» Kutipan Pilihan:
===============

Dalam mencapai keadilan, berbagai tahapan beracara mesti dilaksanakan. Mulai membuat gugatan, menghadiri persidangan, mengajukan alat bukti, sampai mengajukan permohonan eksekusi. Yang paling krusial tentu saja tahap pembuktian. Masing-masing pihak berusaha meyakinkan hakim bahwa dirinyalah yang benar dan harus dimenangkan.
Hukum acara telah mengatur perihal berbagai alat bukti, batas minimal serta kekuatan pembuktiannya. Pasal 164 HIR, 284 R.Bg dan 1866 KUHPerdata menyebutkan rincian alat bukti dalam hukum acara perdata yaitu bukti tulisan, bukti saksi, persangkaan, pengakuan, dan sumpah.[3]
Disamping lima alat bukti tersebut terdapat pula dua lembaga lainnya. Pemeriksaan Setempat (descente/ plaatselijke opneming en onderzoek, site visit investigation) dan Keterangan Ahli (expertise).[4] Walaupun berdasarkan Pasal 164 HIR, 284 R.Bg. atau Pasal 1866 KUHPerdata, dua lembaga tersebut tidak termasuk alat bukti, namun berdasarkan berbagai argumen yang akan dikemukakan kemudian, ternyata keduanya memiliki berbagai aspek yang signifikan. Dalam makalah ini dikhususkan pada lembaga Pemeriksaan Setempat.

===============

Entri koleksi:

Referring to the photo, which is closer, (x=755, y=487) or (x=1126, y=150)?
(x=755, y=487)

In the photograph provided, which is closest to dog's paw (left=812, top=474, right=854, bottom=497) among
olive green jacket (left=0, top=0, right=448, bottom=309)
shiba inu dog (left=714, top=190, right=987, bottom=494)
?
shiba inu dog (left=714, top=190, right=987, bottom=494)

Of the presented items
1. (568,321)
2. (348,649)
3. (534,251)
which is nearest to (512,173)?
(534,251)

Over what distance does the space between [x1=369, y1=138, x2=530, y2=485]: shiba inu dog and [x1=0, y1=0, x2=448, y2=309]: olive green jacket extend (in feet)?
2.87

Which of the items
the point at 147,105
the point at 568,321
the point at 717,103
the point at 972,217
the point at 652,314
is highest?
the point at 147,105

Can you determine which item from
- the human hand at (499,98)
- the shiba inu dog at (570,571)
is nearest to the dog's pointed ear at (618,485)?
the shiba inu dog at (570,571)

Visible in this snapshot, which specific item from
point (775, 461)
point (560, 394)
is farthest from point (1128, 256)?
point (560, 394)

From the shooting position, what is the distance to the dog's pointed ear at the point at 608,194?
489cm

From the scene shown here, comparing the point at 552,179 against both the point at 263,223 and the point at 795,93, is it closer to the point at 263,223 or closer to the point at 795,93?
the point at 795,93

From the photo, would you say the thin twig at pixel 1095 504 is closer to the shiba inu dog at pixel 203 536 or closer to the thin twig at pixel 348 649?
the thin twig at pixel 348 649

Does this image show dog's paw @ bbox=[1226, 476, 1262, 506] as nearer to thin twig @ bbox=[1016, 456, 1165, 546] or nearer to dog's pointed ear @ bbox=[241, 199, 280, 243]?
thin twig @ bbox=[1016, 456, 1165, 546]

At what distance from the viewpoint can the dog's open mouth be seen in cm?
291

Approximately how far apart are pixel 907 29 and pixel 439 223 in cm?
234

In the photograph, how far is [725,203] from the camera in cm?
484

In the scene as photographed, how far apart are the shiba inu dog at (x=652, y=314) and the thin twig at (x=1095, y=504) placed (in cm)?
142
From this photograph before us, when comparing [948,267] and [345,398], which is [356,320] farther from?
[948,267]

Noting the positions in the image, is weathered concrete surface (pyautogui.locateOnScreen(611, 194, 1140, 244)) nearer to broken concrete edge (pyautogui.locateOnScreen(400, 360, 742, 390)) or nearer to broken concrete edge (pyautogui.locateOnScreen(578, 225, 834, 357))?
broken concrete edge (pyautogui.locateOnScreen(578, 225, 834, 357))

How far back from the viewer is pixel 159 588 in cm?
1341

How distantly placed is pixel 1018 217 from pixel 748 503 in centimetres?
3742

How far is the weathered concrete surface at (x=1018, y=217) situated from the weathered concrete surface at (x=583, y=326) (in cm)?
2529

===============

» Tugas Anda:
• A. Tentukan apakah setiap pernyataan berikut sesuai dengan teks tentang pembuktian dalam hukum acara perdata, lalu jawab ya atau tidak disertai kutipan persis dari teks yang menjadi dasarnya. (i) Tahap pembuktian disebut sebagai tahap yang paling krusial. (ii) Menurut Pasal 164 HIR, Pemeriksaan Setempat termasuk alat bukti. (iii) Makalah tersebut dikhususkan pada lembaga Keterangan Ahli.
• B. Salin ulang entri mulai dari baris yang memuat "How far back" hingga baris terakhir entri, termasuk kedua ujungnya. Tukar "weathered concrete surface" dengan "cracked concrete surface" dan biarkan bagian lain tetap sama.

» Kunci Jawaban:
• A.
(i) Ya: "Yang paling krusial tentu saja tahap pembuktian."
(ii) Tidak: "Walaupun berdasarkan Pasal 164 HIR, 284 R.Bg. atau Pasal 1866 KUHPerdata, dua lembaga tersebut tidak termasuk alat bukti"
(iii) Tidak: "Dalam makalah ini dikhususkan pada lembaga Pemeriksaan Setempat."

• B.
How far back from the viewer is pixel 159 588 in cm?
1341

How distantly placed is pixel 1018 217 from pixel 748 503 in centimetres?
3742

How far is the cracked concrete surface at (x=1018, y=217) situated from the cracked concrete surface at (x=583, y=326) (in cm)?
2529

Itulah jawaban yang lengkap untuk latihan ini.